Only Target signature mods, target velocity mods, explosion radius/velocity mods with help maintain/obtain that possible max damage/dps before resistance effects.

So scripts for missile precision increase explosion velocity and decrease explosion radius ( this helps to do better damage on small targets), Target Painter helps increase target sig, and webifiers, etc helps reduces target speed, these all helps missile exsplosion to fully hit target.

SR = Signature Radius.
ER = Explosion Radius.
EV = Explosion Radius.
V = Velocity.
MIN = choose the lowest of all the numbers. In this case, it hard limits the maximum damage coefficient to 1.
log = natural logarithm of a number.
DRF = Damage Reduction Factor. These range from 2.6 to 5.5 last time I checked, which explains why it’s divided by log(5.5). This part of the formula is an exponent that curves the velocity reduction part of the formula.

Single missile applied damage = raw damage * MIN( 1 , SR/ER , ( (SR/ER) * (EV/V) ) ^ ( log(DRF) / log(5.5) ) )

Volley = applied damage * launchers.
DPS = volley / cycle time.

Essentially, there are two factors at work, the size ratio as determined by SR/ER, and the speed ratio. Assuming a DRF of 5.5, the exponent comes to 1, and it can be ignored for this, leaving us with just (SR/ER)*(EV/V), SR/ER, or 1, whichever is lowest. Let’s use a missile with 500 raw damage, and no skills or implants.

What a Target Painter does is increase the numerator (upper number) in the division. It just multiplies the size of the ship. So a 50% TP applied on a ship with sigRad of 100m would look like 150m to the formula. If your missile has 200m expRad, the size ratio goes from 100/200 = 0.5, to 150/200 = 0.75. Not bad.

A 50% Stasis Webifier on the other hand reduces the denominator of the velocity portion. This greatly changes things. 200/2000 = 0.1. If you apply that 50% web the velocity of the ship is cut in half from 2000m/s to 1000m/s. The coefficient jumps from 0.1 to 0.2 (200/1000). You just doubled your applied damage.

Remember that the MIN function considers size in addition to velocity, or just velocity, whichever is smallest. So in this situation with both the TP and web, you would get 0.75 * 0.2 = .15, or 15% application from your 500 damage missile, which is a pathetic 75 damage.

The only missiles in the game that do ~500 raw damage are cruise missiles and torpedoes. But they have much worse application stats than I used here. Light Missiles on the other hand do about 100 damage. A more realistic number in this situation would be something in the neighborhood of 15 damage.

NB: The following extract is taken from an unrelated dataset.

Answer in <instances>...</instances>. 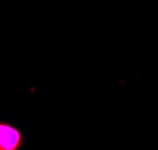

I was thinking the same thing!

Op, is this planning for an actual scenario or just trying to figure out the maths involved with missiles?

OP, if you’re still around monitoring this thread: you seem to be using Fury heavy missiles, judging from the expl radius of 181 (which is larger than that for t1/faction or Precision t2) . In that case the power factor (your I46 cell) should be 0.882. Damage then becomes 118.8.